Graphing Radical Equations using a Table - Problem 3 1,890 views
I’m going to be graphing this radical function using a table of values a lot of you guys are going to be learning shifting rules if you haven’t already. So some of you guys will be able to graph this without making the table. But I want to show you how a table will always work.
Before I make the table the problem asked me to find the domain and we know that the square root of a negative number is a non-real solution. So whatever is under the square root in my problem, in this case it’s 2x, has to be non-negative. I’m going to write that as greater than or equal to 0. If I solve for x for both sides by dividing by 2, I’m just going to get that my x numbers need to be greater than or equal to 0, that’s my domain. That’s half the problem done.
So now when I’m making my table of values I’m going to choose x numbers that are bigger than or equal to 0 and then plug them in one at a time. So let’s do it. Be really careful with the order of operations you need to multiply your x number by 2 then square root it and then add 1.
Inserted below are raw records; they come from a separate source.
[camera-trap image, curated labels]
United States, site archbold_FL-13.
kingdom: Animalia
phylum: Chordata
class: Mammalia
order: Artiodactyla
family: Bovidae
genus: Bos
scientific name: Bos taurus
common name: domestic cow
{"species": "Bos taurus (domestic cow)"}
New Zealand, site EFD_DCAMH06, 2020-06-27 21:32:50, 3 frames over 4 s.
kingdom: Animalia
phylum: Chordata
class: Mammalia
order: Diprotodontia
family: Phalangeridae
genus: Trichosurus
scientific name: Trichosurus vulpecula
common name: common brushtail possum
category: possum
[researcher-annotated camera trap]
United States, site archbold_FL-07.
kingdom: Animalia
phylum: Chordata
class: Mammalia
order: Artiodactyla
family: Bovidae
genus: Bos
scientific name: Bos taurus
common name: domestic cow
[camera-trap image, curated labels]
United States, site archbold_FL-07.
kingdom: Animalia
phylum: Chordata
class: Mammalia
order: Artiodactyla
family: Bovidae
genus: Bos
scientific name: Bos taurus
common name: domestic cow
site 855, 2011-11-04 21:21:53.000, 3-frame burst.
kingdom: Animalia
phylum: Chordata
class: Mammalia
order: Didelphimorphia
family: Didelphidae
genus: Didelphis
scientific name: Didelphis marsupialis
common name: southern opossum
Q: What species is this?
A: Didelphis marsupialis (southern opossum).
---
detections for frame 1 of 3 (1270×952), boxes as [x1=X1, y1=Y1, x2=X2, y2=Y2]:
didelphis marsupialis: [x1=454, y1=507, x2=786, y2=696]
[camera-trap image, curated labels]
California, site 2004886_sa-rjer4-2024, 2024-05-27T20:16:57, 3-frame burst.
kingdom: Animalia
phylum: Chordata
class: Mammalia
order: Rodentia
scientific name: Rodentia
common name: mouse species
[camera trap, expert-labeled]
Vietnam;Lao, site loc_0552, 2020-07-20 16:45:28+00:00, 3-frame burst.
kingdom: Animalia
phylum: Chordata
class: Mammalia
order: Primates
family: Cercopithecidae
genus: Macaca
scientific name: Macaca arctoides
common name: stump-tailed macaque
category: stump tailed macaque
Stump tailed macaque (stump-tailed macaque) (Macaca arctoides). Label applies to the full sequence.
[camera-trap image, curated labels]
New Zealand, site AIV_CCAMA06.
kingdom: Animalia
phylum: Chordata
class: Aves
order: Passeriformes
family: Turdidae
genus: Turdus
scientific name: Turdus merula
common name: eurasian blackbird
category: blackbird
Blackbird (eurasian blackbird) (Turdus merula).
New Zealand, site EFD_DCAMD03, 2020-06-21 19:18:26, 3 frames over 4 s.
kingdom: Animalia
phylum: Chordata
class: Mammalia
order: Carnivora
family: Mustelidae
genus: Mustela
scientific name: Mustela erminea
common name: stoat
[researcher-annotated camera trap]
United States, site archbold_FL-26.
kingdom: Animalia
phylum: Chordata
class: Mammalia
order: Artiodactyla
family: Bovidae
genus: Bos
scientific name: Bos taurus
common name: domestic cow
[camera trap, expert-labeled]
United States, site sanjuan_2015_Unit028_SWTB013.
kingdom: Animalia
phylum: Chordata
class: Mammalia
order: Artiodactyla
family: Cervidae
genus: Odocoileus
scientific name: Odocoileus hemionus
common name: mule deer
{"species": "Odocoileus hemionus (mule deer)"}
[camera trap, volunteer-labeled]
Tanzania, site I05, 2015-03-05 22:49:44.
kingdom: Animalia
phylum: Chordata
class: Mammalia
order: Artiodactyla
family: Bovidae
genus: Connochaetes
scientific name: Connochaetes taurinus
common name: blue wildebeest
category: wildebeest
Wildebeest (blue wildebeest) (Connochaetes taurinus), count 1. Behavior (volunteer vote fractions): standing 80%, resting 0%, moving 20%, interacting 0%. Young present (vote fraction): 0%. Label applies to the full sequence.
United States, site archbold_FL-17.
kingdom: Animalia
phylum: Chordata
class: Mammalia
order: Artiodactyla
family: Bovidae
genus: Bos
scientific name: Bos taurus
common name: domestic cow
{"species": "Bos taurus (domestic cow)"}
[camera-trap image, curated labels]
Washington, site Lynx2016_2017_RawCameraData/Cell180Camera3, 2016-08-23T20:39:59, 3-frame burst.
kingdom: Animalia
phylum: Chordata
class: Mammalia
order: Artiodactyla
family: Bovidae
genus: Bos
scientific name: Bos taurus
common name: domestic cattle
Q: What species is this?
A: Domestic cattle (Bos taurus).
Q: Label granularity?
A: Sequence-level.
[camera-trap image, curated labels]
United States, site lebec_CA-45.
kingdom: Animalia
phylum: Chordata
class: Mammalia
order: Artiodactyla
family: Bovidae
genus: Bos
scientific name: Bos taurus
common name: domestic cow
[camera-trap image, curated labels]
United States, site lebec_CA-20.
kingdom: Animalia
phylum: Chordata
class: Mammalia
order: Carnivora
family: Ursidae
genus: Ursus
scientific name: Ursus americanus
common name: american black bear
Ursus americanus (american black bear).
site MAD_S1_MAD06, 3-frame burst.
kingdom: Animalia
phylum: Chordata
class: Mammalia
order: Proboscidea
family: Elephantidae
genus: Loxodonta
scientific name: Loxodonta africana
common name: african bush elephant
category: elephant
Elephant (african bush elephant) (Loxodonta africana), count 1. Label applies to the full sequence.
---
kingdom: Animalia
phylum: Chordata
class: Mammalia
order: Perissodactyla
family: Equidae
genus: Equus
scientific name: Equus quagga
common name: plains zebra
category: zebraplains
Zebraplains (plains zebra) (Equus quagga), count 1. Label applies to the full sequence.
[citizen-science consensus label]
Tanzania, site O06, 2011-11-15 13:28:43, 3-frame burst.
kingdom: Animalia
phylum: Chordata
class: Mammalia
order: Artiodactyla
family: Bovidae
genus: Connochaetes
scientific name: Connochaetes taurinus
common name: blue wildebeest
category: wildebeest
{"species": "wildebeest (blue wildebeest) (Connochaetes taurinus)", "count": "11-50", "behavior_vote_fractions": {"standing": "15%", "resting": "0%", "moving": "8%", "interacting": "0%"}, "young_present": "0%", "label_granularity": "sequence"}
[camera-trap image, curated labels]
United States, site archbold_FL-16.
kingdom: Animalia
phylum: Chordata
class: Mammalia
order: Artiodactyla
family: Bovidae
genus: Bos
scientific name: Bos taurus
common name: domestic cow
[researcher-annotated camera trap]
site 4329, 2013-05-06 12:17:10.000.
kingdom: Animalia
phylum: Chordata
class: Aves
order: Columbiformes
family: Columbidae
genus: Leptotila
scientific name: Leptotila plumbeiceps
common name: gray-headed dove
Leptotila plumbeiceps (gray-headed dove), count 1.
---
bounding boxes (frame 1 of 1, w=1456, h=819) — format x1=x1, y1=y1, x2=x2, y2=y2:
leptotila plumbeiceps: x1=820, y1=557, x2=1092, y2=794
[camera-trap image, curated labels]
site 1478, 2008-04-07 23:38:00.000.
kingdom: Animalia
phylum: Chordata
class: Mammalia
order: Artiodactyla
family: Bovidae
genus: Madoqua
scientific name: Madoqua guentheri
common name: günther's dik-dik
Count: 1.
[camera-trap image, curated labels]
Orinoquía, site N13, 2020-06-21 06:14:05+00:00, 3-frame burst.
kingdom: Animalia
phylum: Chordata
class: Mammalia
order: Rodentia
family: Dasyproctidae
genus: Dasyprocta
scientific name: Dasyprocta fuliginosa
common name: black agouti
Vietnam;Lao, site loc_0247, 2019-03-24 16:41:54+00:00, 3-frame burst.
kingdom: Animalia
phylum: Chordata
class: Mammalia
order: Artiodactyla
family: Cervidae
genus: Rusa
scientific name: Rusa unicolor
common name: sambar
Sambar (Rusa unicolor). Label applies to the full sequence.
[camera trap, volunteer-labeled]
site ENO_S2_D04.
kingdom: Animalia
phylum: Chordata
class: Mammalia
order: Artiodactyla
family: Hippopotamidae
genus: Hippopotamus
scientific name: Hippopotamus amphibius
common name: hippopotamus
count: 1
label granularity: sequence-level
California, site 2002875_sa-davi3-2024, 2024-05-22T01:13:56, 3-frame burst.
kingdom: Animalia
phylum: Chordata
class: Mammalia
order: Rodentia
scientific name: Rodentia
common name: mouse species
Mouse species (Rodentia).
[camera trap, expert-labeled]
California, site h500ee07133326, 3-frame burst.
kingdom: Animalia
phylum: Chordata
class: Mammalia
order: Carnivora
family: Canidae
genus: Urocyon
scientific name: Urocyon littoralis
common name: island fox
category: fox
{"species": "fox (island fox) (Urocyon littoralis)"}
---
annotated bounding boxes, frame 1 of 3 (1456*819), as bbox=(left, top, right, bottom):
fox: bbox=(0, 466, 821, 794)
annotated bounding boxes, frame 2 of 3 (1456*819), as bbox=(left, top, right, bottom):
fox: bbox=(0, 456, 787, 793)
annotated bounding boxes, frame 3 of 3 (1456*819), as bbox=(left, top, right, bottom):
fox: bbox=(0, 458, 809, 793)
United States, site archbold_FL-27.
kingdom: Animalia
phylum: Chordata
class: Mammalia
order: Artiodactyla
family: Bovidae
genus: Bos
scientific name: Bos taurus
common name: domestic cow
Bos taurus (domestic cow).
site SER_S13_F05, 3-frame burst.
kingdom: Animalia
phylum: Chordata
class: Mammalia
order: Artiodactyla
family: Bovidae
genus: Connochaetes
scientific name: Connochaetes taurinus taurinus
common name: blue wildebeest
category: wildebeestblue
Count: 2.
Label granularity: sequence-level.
So here we go, 2 times 0 is 0, square root it, it’s still 0 plus 1. 2 times 1 is 2, square rooted is 1.4 plus 1 I’ll have 2.4, 2 times 2 is 4 square root of 4 is 2 plus 1 is 3. 3 times 2 is 6, 6 square rooted is something that I didn’t write down but I know that when I add 1 to it I get 3.45, yeah I do, 3.45. I’m going to grab my calculator so I don’t leave you hanging here.
2 times 4 is 8 the square root of 8, let me grab my calculator. Square root of 8 is 2.83 and then I need to add 1 to it so I’ll have 3.83. Those are the points that I’m going to put on my graph. Again that was really important that I follow the order of operations, multiply by 2 first and then square root and then do the adding 1.
Okay let’s get this guy on the graph and you're going to see we are going to have what we call a dilation. It’s not going to be the usual width of our radical function graph it's going to be a little bit different. Let me show you.
Okay so our first stop was at (0,0) our next stop was at (1,2.4), sorry I’m totally blocking this you guys got to trust me (1,2.4) then we have (2,3), 3 and a halfish and then 4 close to 4, 1 2 3 4 close to 4 okay. So I have my usual curvy shape only this guy‘s a little bit wider here and the reason why it’s a little bit wider is because I’m multiplying inside the square root, I’m multiplying by 2.
So sometimes you get parabola shapes on their sides that are wider or skinnier depending on if you have a dilation, in our case we have that 2x inside the radicand.
Again the last thing I’m going to tell you is to make sure that you have a dead end at one side and an arrow on the other because my domain tells me my x numbers cannot be smaller than 0, they have to be numbers that are greater than or equal to 0.